As Israel is now in the U.S. Central Command’s area of responsibility, along with the rest of the Middle East, the Biden administration should bring it together with our Arab partners to develop options and conduct contingency planning for dealing with Shiite-militia threats. The administration must also encourage the Gulf states to better support the Iraqi government; to use our collective assets to do more to suppress Iran’s ability to export weapons to its clients; and to support continuing Israeli strikes against Iranian efforts to build its military infrastructure and develop precision-guidance capabilities for Syrian and Hezbollah missiles.

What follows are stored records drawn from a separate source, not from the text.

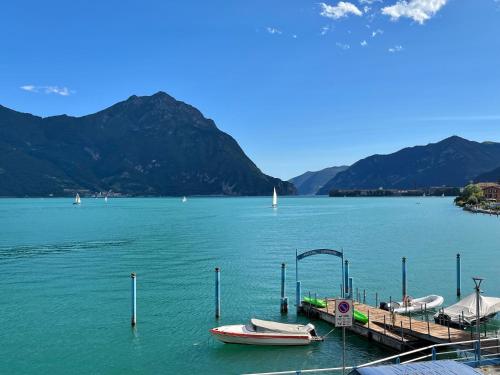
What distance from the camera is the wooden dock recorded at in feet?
107

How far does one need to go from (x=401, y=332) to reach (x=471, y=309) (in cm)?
720

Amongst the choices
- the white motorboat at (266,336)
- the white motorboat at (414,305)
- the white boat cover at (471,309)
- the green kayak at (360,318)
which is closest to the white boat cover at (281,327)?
the white motorboat at (266,336)

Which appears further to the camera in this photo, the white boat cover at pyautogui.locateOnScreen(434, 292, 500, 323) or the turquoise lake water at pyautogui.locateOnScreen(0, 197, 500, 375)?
the white boat cover at pyautogui.locateOnScreen(434, 292, 500, 323)

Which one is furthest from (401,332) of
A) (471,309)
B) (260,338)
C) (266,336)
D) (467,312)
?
(260,338)

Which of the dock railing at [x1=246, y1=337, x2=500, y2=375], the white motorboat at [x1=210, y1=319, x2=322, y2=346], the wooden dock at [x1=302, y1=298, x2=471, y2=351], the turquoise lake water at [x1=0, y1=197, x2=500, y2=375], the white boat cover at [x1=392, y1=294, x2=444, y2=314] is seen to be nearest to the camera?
the dock railing at [x1=246, y1=337, x2=500, y2=375]

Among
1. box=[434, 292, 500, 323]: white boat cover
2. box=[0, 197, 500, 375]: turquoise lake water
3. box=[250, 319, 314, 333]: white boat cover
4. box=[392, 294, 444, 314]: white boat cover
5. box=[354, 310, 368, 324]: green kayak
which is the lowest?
box=[0, 197, 500, 375]: turquoise lake water

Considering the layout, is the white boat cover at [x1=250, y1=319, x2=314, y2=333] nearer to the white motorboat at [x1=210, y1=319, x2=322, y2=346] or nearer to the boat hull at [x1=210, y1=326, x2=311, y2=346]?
the white motorboat at [x1=210, y1=319, x2=322, y2=346]

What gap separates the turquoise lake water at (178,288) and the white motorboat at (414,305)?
536 cm

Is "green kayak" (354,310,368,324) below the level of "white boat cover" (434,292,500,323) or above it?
below

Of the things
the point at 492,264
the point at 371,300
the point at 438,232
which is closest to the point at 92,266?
the point at 371,300

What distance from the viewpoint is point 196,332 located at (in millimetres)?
39094

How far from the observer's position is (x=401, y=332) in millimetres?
34094

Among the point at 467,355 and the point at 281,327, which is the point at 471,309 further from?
the point at 281,327

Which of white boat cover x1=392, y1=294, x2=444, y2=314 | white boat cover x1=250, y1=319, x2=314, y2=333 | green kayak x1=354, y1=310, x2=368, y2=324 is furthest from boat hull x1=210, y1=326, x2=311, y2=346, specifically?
white boat cover x1=392, y1=294, x2=444, y2=314
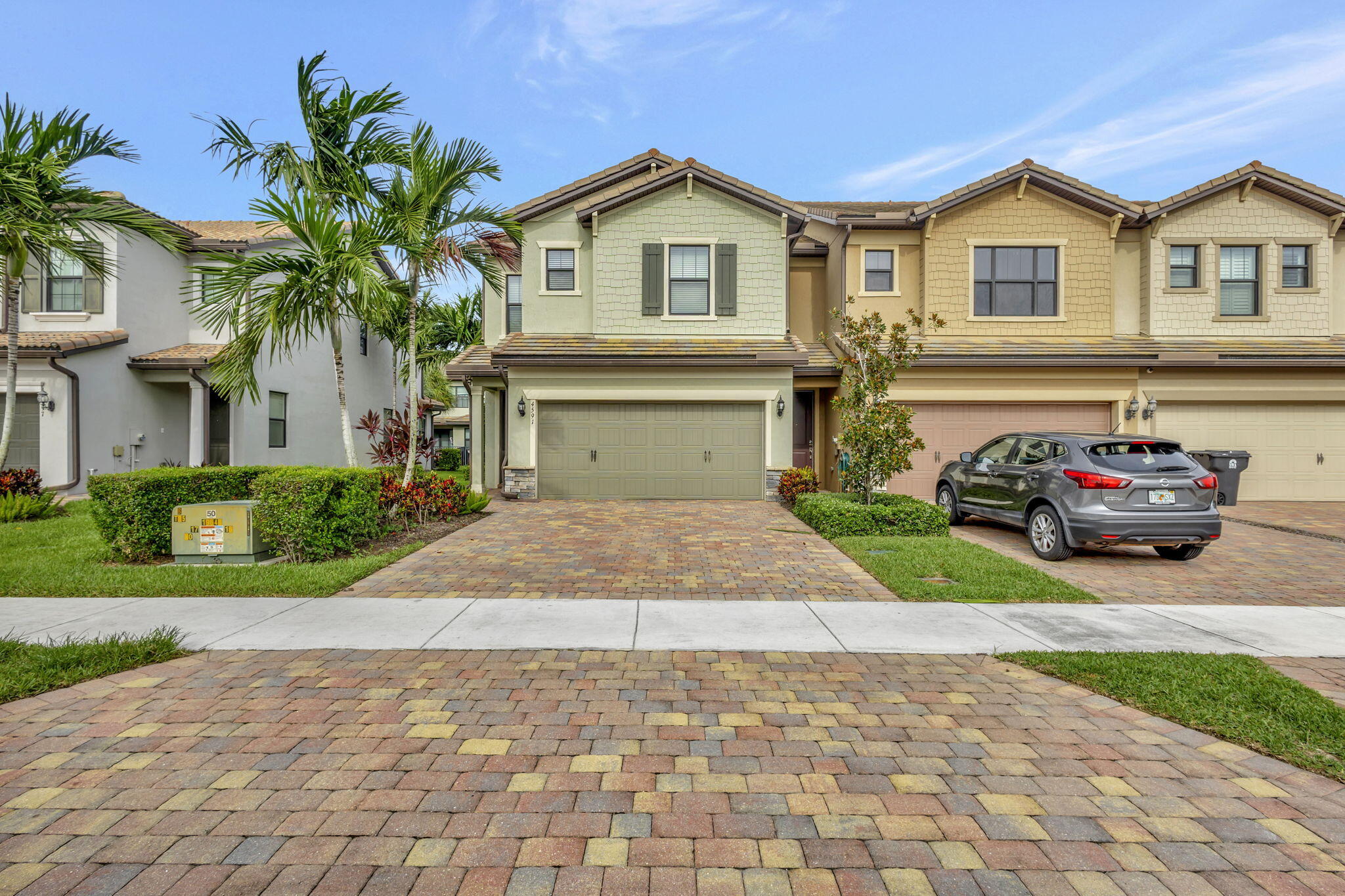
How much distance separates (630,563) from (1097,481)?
6.12 m

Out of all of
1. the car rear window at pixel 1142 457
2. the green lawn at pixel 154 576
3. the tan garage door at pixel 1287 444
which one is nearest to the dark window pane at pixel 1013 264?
the tan garage door at pixel 1287 444

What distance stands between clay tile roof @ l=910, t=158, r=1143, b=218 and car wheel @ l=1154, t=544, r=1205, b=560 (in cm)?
953

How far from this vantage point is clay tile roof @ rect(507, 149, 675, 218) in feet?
53.5

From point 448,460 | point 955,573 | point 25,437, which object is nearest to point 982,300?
point 955,573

During the Trump administration, Washington used differing means across the Middle East’s various countries but on the whole applied military, economic, and diplomatic pressure to impede Iran’s advance. Its actions were supported by a regional coalition that eventually coalesced into the Abraham Accords. Building on those agreements makes sense not only in terms of using Arab outreach to Israel in order to elicit Israeli moves toward peace with the Palestinians, but also in terms of strengthening the coalition that is arrayed against Iran.
To succeed, the Biden administration will need to work with Arab, Israeli, and Turkish partners on Iranian regional issues, and maintain pressure on both Tehran and those governments tempted to yield to Iran. Such an approach does not preclude diplomacy; quite the contrary, it could promote it. Indeed, managed the right way, we may build Iran’s interest in a dialogue.
Ultimately, if regional discussions with Tehran are to have any chance of reducing tensions and minimizing the potential for conflict and escalation, they must generate the kind of pushback from the region that gives Iran a reason to temper its behavior.